THE HELICOPTER WORLD OF MONETISATION

The occasion: The London Business School Summit on Technology and Media 25/02/11
The speaker: Dr. Bobby Rao, ex Vodafone Marketing Director, now founding partner in Hermes Venture Partners.

We’ve all had that moment. One of sheer unbridled hatred of the cleverest boy in the school. Who gets all the prizes; who gets all the girls. That’s Bobby. The coolest and most suave presenter I’ve seen.

  1. We are living in the midst of a game where we are all asking “where’s the ball?” Because there’s been a collision of three markets: the internet; media; consumer electronics - between them worth $3 trillion.  And the legs of each has been kicked away.
  2. Historically media has thrived on scarcity – now through digitisation, high speed Broadband and the low price of storage, scarcity is over.
  3. You can fight scarcity by focusing on live events. Or you can go for quality (iPad and iPhone). Or you can monetise the new usage occasions there are.
  4. But recognise this is a new personal market meaning advertisers must really understand individual people. So who has got the best information? That’s why Facebook is valued at c. $70 billion.
  5. Yes that’s what Bobby used to see what was going on in Egypt via live video in Tahrir Square as it happened. BBC didn’t have a chance against what they now call “pro-sumers” (producers and consumers.)
  6. To monetise all this  we must charge people in the right way and the right amount. It’s not about how many eyeballs any more it’s about whose eyeballs and what’s going on behind those eyeballs.
  7. Yet marketers - an “avoid-failure”, in-transit-between-jobs bunch - are conservative and lagging behind the changes that have happened already.
  8. And of course we are living in the middle of a valuation bubble (what was later described by James Bromley CEO of Mail Online as descending from the “peak of inflated expectation” phase into the “trough of disillusionment”).
  9. But be aware that this $3 billion game will not be played on the small market Euro stage (let alone the tiny market UK stage.) It’ll be played out between Asia and the USA.
  10. It’s about customer knowledge, customer experience and a scale of population big enough to pay for the weaponry the big guys need. It’s a good time to be a customer and a spectator watching them - Apple, Amazon, Google, Microsoft, Samsung, Omnicom and WPP. But remember - no one knows where the ball is yet.

Thank you LBS.

I’m off to look for that ball.

Monday, 21 February 2011

ALL THINGS MUST PASS


This was George Harrison’s song, quoted wistfully by Phil Redmond at a recent conference, “The State of the Arts”, as his lament for the cuts in arts’ funding by the government. Ed Vaizey, Minister for the Arts, tried the brazenly stoic “we are where we are…let’s move on” approach which from the prime culprit is a great try-on… use it yourself when arrested for drunk driving….”let’s move on Officer.”

“All things must pass”. Do you feel as though you were living in truly seminal times when the demolition of all we knew is changing? Tunisia, Egypt, Bahrain, Libya, Yemen – hallo tube…hallo toothpaste. Yes, just you try getting it back in.

And it’s not just the Middle East. It’s that naked King. Suddenly like Hans Christian Andersen’s little boy we realise that “he’s in the altogether – as naked as the day that he was born.” And it applies to everything.

Lying and calling it diplomacy, selling arms and praising it as  our export drive, supporting dictatorships, placing expediency over principal, pretending command and control works…all stark naked nonsense.

And this applies to our jobs too. The employee and consumer will no longer simply be told what to do. They are beginning to realise they actually are much more in charge than they thought and that the big corporations are scared stiff or should be….not of the Unions or Which magazine but of…people.

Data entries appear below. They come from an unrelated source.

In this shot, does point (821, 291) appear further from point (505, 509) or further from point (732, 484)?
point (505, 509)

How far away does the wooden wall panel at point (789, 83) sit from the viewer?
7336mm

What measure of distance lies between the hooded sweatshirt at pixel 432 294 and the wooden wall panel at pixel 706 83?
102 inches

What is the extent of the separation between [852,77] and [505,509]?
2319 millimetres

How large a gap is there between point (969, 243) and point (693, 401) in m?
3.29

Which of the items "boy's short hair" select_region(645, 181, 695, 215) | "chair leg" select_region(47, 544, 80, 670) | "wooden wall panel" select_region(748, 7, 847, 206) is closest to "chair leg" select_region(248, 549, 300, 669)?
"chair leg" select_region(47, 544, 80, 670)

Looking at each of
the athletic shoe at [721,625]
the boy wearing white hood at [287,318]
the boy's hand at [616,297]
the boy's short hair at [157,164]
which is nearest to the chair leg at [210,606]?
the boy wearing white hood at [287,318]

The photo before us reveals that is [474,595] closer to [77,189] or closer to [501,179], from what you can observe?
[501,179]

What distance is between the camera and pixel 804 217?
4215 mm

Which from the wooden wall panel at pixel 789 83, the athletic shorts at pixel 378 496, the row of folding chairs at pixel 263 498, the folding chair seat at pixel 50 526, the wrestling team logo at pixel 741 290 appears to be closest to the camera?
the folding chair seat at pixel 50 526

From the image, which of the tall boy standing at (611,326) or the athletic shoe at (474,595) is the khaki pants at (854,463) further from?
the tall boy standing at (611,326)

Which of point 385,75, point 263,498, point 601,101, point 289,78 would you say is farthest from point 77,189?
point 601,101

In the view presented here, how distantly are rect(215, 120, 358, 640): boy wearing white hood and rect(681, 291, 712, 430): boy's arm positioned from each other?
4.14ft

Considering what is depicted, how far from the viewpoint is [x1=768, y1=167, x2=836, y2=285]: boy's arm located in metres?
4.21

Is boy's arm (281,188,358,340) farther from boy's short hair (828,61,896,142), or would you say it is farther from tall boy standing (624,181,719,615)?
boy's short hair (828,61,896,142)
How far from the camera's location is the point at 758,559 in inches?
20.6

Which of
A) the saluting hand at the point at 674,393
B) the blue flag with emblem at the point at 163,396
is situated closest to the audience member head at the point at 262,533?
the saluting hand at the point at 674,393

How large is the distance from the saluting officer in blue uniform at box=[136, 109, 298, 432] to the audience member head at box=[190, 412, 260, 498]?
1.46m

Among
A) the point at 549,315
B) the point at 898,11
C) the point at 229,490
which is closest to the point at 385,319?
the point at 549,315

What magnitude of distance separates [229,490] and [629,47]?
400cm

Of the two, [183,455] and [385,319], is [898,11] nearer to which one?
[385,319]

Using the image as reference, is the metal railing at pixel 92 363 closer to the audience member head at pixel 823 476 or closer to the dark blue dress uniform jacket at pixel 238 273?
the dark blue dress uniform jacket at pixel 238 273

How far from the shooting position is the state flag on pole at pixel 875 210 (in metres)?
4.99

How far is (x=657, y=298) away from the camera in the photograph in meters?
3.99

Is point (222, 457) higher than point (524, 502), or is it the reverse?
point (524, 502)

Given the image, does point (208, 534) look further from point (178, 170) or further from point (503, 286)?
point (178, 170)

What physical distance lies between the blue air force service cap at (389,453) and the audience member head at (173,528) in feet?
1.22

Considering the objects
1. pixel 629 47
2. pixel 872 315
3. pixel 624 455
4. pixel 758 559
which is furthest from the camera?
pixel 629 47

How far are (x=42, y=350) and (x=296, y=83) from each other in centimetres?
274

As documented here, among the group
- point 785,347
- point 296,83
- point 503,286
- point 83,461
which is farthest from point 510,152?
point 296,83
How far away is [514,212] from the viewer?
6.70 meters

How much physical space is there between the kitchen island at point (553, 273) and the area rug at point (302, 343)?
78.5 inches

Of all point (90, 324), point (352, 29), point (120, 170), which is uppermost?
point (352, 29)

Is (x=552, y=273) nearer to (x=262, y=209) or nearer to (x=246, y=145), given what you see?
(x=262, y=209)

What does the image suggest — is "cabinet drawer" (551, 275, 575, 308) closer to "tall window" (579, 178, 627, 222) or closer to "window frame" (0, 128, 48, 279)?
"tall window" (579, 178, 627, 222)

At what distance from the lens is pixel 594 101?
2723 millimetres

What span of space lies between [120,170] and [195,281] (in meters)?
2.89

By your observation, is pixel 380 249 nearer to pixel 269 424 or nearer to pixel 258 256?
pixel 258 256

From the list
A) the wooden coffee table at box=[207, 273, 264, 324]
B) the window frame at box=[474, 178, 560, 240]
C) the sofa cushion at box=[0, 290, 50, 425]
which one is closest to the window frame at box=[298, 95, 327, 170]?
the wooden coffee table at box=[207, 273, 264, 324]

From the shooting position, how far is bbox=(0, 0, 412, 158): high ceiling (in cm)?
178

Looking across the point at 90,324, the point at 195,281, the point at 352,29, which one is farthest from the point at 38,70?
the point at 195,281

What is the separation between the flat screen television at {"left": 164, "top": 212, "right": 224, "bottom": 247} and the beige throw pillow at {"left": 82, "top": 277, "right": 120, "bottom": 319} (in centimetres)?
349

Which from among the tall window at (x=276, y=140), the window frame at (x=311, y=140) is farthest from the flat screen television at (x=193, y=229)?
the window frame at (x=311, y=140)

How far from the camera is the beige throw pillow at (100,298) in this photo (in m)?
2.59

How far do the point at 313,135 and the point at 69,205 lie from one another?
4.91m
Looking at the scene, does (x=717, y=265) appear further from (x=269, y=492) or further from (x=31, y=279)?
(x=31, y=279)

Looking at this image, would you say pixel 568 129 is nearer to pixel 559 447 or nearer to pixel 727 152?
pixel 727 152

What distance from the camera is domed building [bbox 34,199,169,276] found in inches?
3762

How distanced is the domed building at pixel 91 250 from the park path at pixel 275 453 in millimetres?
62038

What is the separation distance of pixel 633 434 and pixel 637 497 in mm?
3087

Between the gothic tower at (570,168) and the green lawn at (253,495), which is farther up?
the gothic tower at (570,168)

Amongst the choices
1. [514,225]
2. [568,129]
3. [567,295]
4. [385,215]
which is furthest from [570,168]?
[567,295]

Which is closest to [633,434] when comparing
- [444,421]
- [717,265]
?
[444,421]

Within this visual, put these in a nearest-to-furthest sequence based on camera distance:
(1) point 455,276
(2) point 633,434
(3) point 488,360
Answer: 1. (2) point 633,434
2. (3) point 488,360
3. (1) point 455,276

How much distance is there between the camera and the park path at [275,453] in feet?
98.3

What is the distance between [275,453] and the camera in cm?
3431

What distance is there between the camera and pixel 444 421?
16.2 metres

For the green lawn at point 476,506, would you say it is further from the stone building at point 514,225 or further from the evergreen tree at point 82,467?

It’s time to tell it like it is.

Gavin Stride Director of that interesting creative centre Farnham Maltings, said at the Arts Conference I mentioned, and to general dismay:

“I don’t believe in partnerships…they are generally between people who don’t like or trust each other just to get something out of someone else…in the Arts it’s usually money out of the government. But I do believe in friendships.”

He also said:

“Under the previous government Arts Organisations were stabbing each other in the back. Now under this government they are stabbing each other in the front.”

At least the front feels more open and honest. At least it’s a change. You still die but you know who killed you.

All things must pass. All things must pass away. Don’t be sad or nostalgic. Be excited – we are entering new times and new times mean new opportunities.

Monday, 14 February 2011

HOW TO JUDGE THE POWER OF ADVERTISING IN THE DIGITAL AGE

When I was in advertising the word on the street meant more to most of us than Millward Brown tracking studies did because the loudest word was the word of our knowing and, hopefully, envious peers. Now the word on the street includes everyone.  All the punters out there are our colleagues too.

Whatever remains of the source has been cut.